◆ What this task involves
Copy word for word every line from the one containing "How far apart" up to and including the final line.
** begin **
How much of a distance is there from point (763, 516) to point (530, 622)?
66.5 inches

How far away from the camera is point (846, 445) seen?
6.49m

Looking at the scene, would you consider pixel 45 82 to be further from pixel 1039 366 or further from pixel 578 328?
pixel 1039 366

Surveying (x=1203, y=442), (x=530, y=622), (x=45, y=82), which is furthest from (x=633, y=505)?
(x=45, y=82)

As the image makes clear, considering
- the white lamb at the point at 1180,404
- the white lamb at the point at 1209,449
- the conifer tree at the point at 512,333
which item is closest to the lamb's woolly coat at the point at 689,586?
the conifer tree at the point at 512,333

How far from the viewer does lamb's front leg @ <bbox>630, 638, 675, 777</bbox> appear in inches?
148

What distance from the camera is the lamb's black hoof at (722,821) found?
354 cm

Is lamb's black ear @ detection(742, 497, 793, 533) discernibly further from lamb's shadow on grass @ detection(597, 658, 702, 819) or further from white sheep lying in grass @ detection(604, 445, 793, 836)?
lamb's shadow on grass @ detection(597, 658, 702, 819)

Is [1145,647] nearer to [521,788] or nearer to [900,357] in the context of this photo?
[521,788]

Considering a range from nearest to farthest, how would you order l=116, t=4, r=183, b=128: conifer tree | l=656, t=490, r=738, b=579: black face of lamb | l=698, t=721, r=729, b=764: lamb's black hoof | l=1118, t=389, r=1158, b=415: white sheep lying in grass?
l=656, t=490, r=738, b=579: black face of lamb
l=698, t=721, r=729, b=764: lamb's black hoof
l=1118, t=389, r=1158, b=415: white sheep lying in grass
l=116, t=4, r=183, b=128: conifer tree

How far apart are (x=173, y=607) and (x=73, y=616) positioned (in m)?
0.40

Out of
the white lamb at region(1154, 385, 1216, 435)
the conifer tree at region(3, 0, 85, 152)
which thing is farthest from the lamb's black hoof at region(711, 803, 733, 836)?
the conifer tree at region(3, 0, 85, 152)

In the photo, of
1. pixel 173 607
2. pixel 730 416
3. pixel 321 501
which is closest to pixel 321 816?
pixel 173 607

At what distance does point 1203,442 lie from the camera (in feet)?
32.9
** end **
◆ Result of the task
How far apart are (x=173, y=607) and (x=73, y=616) positioned (in m)?
0.40

Out of
the white lamb at region(1154, 385, 1216, 435)
the conifer tree at region(3, 0, 85, 152)
which thing is farthest from the lamb's black hoof at region(711, 803, 733, 836)?
the conifer tree at region(3, 0, 85, 152)

In the photo, of
1. pixel 173 607
2. pixel 730 416
3. pixel 321 501
which is closest to pixel 321 816?
pixel 173 607

At what distance does point 1203,442 lie from the camera (in feet)?
32.9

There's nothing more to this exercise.